The principal is the individual issuing the medical directive. This section must include the details of the POA creator, such as full name and address. For validation purposes, the address must be similar to the Government ID card or driving license. You must also include the resident city, state, and zip code.

State Your Treatment Preferences

This is an important section that entails all the principal’s treatment wishes that the health care agent must execute. It has specific instructions directing the physicians whether to withhold or offer treatment under particular circumstances.
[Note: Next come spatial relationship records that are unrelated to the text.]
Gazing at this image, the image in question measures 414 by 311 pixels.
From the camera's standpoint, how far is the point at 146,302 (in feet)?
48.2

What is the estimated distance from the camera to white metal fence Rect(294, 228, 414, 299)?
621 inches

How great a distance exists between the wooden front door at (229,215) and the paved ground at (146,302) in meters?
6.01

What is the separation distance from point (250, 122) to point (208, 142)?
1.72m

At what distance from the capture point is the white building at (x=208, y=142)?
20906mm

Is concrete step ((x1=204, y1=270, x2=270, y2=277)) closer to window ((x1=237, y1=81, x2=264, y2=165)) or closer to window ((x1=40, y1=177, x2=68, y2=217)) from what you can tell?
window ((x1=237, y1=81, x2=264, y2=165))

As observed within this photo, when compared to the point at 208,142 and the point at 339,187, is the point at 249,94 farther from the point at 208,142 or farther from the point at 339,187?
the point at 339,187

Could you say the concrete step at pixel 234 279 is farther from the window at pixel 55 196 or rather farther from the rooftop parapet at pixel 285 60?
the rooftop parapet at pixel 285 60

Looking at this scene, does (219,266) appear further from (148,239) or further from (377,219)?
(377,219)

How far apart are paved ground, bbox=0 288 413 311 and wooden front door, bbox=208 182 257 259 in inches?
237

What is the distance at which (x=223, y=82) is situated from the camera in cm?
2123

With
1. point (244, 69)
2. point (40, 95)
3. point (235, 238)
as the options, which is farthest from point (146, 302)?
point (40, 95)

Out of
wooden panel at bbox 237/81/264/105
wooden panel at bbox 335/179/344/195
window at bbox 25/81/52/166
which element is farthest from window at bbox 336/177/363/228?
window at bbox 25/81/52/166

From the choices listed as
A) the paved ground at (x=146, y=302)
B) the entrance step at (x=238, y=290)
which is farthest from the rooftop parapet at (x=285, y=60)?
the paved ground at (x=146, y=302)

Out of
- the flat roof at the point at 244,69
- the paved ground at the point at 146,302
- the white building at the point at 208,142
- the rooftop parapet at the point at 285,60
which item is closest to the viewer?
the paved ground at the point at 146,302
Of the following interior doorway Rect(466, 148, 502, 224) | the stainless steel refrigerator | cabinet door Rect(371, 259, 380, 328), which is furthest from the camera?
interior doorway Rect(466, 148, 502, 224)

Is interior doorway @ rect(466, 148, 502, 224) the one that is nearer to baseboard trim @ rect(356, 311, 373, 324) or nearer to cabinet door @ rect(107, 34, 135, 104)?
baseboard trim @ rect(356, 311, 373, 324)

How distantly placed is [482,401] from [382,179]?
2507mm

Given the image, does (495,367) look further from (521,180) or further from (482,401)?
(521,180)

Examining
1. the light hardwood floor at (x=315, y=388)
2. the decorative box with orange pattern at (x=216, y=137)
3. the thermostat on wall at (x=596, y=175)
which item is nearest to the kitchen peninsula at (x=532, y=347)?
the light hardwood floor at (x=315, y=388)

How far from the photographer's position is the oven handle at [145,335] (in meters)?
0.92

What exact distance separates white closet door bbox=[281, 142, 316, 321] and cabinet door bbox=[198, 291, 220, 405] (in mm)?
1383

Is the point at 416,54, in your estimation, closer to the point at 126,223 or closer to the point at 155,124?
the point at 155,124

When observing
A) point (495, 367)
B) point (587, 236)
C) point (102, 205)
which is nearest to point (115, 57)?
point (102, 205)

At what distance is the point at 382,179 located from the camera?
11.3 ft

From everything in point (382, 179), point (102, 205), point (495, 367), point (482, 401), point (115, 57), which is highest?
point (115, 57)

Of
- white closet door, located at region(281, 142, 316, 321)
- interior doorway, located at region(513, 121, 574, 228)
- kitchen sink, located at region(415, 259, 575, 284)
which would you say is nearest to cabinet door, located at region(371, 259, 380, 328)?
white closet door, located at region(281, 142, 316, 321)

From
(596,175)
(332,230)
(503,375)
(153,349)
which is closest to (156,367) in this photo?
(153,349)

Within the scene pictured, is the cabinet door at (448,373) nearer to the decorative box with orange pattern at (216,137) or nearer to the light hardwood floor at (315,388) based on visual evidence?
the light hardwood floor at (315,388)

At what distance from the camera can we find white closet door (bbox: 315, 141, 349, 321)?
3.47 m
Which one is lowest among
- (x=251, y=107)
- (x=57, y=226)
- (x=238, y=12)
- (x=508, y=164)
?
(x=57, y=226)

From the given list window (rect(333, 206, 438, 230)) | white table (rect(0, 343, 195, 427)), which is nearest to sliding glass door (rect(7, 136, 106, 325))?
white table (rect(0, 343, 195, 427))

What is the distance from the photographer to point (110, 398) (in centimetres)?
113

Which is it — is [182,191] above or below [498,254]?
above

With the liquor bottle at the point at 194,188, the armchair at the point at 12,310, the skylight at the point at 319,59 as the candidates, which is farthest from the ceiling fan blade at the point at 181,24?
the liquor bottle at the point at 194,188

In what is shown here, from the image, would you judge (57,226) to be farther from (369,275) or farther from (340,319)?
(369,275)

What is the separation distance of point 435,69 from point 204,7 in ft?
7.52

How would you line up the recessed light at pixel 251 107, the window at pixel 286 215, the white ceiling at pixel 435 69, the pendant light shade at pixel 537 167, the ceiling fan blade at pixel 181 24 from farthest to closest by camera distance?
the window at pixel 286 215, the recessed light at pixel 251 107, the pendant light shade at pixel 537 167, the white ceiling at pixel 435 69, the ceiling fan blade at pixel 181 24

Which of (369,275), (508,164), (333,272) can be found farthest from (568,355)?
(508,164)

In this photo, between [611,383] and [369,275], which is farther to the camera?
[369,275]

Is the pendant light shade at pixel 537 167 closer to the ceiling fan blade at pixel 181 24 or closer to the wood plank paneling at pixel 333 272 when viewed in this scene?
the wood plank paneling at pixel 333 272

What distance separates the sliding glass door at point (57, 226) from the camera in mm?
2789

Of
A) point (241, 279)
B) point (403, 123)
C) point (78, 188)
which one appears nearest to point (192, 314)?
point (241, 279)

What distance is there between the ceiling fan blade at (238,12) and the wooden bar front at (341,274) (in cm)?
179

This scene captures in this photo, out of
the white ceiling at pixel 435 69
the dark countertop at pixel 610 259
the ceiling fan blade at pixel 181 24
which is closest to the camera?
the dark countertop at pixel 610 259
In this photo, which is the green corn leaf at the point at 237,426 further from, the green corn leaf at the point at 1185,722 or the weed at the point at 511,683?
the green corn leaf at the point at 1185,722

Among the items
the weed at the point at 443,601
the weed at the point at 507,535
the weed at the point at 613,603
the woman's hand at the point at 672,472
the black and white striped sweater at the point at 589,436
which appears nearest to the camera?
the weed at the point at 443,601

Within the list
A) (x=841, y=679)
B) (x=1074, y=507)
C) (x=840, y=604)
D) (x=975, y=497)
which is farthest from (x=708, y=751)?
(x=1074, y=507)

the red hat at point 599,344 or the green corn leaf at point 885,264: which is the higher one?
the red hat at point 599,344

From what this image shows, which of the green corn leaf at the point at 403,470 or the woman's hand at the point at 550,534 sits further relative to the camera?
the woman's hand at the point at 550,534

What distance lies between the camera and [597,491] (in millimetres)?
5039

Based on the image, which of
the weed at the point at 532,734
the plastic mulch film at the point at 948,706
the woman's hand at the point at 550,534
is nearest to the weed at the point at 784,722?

These directives are dependent on the principal’s incapacitation when they cannot communicate or suffer from a mental condition that prevents rational decision-making.

In such a situation, the attending physicians will refer to this POA form and determine the treatment procedures as per the principal’s wishes. For instance, a principal may object to life-sustaining procedures when they are in a vegetative state.

Indicate Communication of Principal’s Wishes to the Agent

Here, there are two boxes to tick as a safety measure that patients can undertake. If you already had a discussion with your attending physician on the treatment scope and filled a specific form, you must indicate on this POA form. If you did not fill out any Physician Orders for Scope of Treatment (POST) form, ensure that you tick the appropriate box.

Choose a Health Care Agent and Health Care Agent’s Particulars

This section allows you to select your preferred health care agent. You must indicate his/her full name, physical address, and an active telephone number. The agent must be available at all times in case an emergency arises.

List the Agent’s Powers

The principal must clearly state the directives, limitations, and powers they assign to the health care agent. It prevents conflict of interest among interested parties and ensures the agent exercises the correct powers without fail.

Name Alternative Health Care Agents

You need to pick alternative agents as backup. Since life is unpredictable, the original agent may be unavailable due to incapacitation or other critical reasons. Hence, you need alternate agents who are willing to act immediately when necessary. Idaho state accepts up to three alternative healthcare agents on the medical POA form.

Indicate their full name, physical address, and telephone number.

Revocation of Previous POAs

This section allows you to revoke the previous power of attorney agreements by signing and indicating the current revocation date.

Signature

Finally, the POA creator must sign the document for validation and indicating the city and state of residence.